On current areas of weakness, that’s often a cyclical process. For example, we might make a big push towards improving our capabilities for detecting code execution and memory resident implant techniques.

The end result is that we may re-evaluate and decide that, as a consequence, our lateral movement detection techniques are now not at the same level of sophistication as the techniques we have just improved, and so we may then decide to make a big push on lateral movement.

Sometimes, this may be incident-driven where we observe certain aspects of some compromises we deal with as having been either harder or more time-consuming to uncover than more familiar aspects.

On the other hand, it could be technology trend driven. For example, we have seen many of our customers moving towards increased use of major cloud services like Office365, Azure Active Directory, and Amazon AWS. That then creates an increased priority of detection research in these areas.

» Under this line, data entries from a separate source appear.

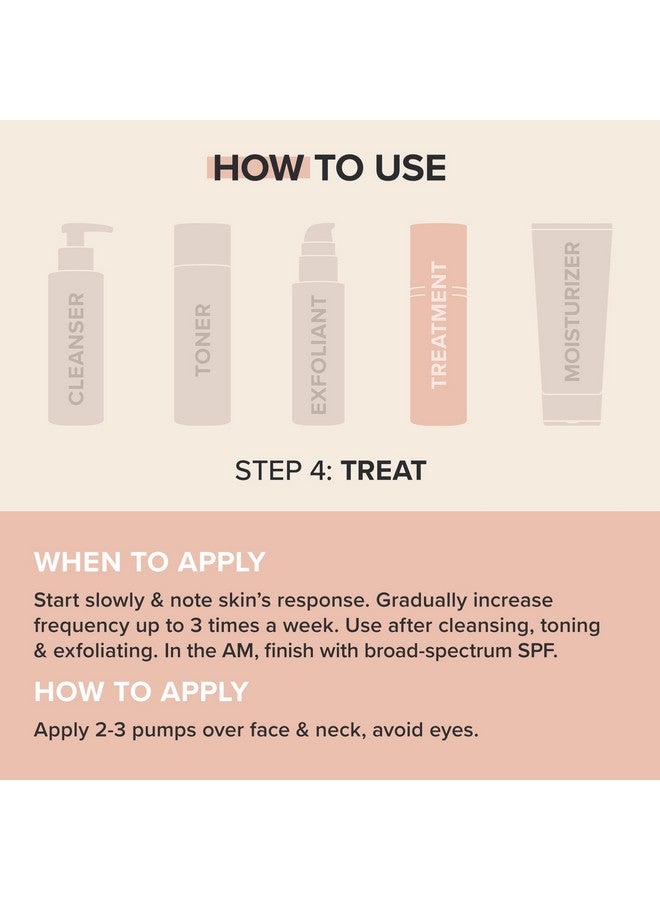 HOW TO USE

CLEANSER

TONER

EXFOLIANT

TREATMENT

MOISTURIZER

STEP 4: TREAT

WHEN TO APPLY

Start slowly & note skin's response. Gradually increase frequency up to 3 times a week. Use after cleansing, toning & exfoliating. In the AM, finish with broad-spectrum SPF.

HOW TO APPLY

Apply 2-3 pumps over face & neck, avoid eyes.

In the offensive space, the prioritization process is similar. Generally, either certain offensive techniques stop being as effective due to improvements in the defensive space, so new techniques need to be researched and adopted, or technology trends change meaning offensive techniques applicable to newer technologies become important.

Finally, how do you view the threat landscape? What’s the prevalence of attacks you come across that might be blamed on cybercriminals, versus those likely down to more advanced threat actors, for example nation states?

LJ: The majority of cyber-attacks are financially motivated and hit the news because of the disruption or destruction they cause.

Nation-state attacks generally carry a different objective – strategic footholds in target infrastructure, or stealthy exfiltration of data. As such, these are harder to uncover and when they are revealed, [they] carry less reportable impact.

That said, the potential impact can be many times worse if viewed over the longer term in support of geopolitical aims or in a time of conflict.

In order to make money, criminal attacks are noisy and disruptive, and this drives much of security agenda. Nation-state attacks less so, but can carry more impact down the line.

The lines are blurred when it comes to defending against the two. They can both employ similar techniques, so we typically defend our clients against both classes of actor.